Et depuis deux mille ans, il y a des scribes et des pha­ri­siens qui disent à Notre Seigneur : Descends de la Croix et nous croi­rons en toi. Mais ils Le pour­suivent de leurs injures ; ils Le pour­suivent de leur malice. Et aujourd’hui encore, ils s’imaginent qu’ils ont triom­phé. L’Église est morte ; l’Église catho­lique n’existe plus ; elle est déman­te­lée : ils ont la vic­toire. De Jésus, bien­tôt, il ne sera plus question.

Et l’on sent venir ce dan­ger de l’Est où Notre Seigneur est l’ennemi, l’ennemi que l’on pour­chasse ; dont on veut effa­cer la mémoire.

Étant à Rome, ces der­niers jours, j’ai enten­du, de la bouche d’un pré­lat qui me disait, l’ambassadeur de Yougoslavie auprès du Saint-​Siège, disait à un évêque you­go­slave qu’il visi­tait quelques jours avant de prendre son poste auprès du Saint-​Siège : « Nous espé­rons bien que dans quelque temps, la reli­gion n’existera plus ».

Voilà ce que pensent les ambas­sa­deurs com­mu­nistes auprès du Saint-​Siège. Quel tra­vail peuvent-​ils faire à Rome, ces gens-​là, qui sou­haitent la dis­pa­ri­tion de la reli­gion, la dis­pa­ri­tion de Notre Seigneur Jésus-​Christ tout simplement.

Alors quel est notre devoir à nous qui croyons ? À nous qui, peut-​être, avons hési­té comme les apôtres qui se sont enfuis devant le drame de la Passion ? Qui ont craint que Notre Seigneur ne res­sus­cite pas. Et voi­ci que main­te­nant leur joie déborde : Jésus est ressuscité !

Pour nous, nous devons avoir la foi. Et c’est peut-​être le plus grand drame de notre temps.
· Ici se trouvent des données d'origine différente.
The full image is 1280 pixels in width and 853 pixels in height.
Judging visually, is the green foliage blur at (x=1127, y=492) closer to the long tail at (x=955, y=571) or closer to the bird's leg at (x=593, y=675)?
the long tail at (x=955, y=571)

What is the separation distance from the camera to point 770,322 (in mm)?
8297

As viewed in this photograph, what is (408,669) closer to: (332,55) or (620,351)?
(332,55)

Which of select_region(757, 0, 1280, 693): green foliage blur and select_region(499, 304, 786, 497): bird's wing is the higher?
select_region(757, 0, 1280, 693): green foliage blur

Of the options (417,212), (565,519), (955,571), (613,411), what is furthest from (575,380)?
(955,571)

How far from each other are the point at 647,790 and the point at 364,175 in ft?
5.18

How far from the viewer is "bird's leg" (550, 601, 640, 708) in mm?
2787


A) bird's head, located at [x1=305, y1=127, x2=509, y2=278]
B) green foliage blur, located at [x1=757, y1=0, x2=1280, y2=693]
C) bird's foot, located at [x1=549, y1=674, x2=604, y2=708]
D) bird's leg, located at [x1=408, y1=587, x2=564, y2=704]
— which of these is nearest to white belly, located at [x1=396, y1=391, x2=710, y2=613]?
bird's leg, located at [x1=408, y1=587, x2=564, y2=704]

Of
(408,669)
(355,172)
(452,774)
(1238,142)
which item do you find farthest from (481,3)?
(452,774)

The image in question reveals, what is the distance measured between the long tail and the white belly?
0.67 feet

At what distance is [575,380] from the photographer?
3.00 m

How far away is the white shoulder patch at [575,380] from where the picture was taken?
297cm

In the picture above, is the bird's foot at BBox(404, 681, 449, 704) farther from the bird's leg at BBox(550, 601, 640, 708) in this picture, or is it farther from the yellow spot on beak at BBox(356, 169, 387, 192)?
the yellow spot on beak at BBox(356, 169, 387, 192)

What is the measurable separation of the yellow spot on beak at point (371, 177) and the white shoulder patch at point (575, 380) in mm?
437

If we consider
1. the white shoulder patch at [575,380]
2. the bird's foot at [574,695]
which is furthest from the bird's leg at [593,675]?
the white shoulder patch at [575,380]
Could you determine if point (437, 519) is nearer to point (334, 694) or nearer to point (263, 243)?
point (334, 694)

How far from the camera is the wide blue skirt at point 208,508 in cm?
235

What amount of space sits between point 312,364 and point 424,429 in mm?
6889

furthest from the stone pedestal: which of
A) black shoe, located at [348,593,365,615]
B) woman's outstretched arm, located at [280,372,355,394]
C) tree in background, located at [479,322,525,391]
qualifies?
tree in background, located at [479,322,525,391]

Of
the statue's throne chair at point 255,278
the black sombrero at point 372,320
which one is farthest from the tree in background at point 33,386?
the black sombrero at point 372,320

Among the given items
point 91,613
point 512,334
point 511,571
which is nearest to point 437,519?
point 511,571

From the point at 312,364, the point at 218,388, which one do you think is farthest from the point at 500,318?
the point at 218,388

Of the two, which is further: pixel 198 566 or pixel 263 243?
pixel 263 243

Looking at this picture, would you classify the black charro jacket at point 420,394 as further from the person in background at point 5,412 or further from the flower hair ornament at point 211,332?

C’est que dans l’Église, à l’intérieur de l’Église, comme le disait si bien saint Pie X, dans son ency­clique Pascendi, lorsqu’il condam­nait le moder­nisme, c’est-à-dire l’esprit qui anime aujourd’hui l’homme moderne, et mal­heu­reu­se­ment il le disait lui-​même déjà, il y a aus­si des prêtres – et nous pour­rions dire aujourd’hui, tout sim­ple­ment des évêques, des car­di­naux – qui sont pétris de moder­nisme et qui n’ont plus la véri­table foi en Notre Seigneur Jésus-Christ.

Désormais, ils croient aux moyens humains ! Il faut sau­ver l’Église ; il faut déve­lop­per l’Église ; il faut répandre le nom de Notre Seigneur Jésus-​Christ, par des moyens humains, par la diplo­ma­tie, par les com­pro­mis, par un œcu­mé­nisme de mau­vais aloi ; voi­là com­ment on sau­ve­ra la reli­gion, voi­là com­ment on sau­ve­ra l’Église.

Eh bien c’est clair : ceux d’aujourd’hui sont les mêmes enne­mis que dénon­çait déjà saint Pie X. Ils n’ont pas cru vrai­ment en Notre Seigneur Jésus-​Christ ; ils n’ont pas cru vrai­ment en sa résurrection.

Notre Seigneur Jésus-​Christ est tout-​puissant. Il nous a don­né les pro­messes de la vie. Alors nous devons avoir la foi en Notre Seigneur Jésus-​Christ res­sus­ci­té. Et nous savons que c’est Lui qui nous sau­ve­ra ; que c’est par ses moyens, les moyens qu’il nous a don­nés, que nous serons sauvés.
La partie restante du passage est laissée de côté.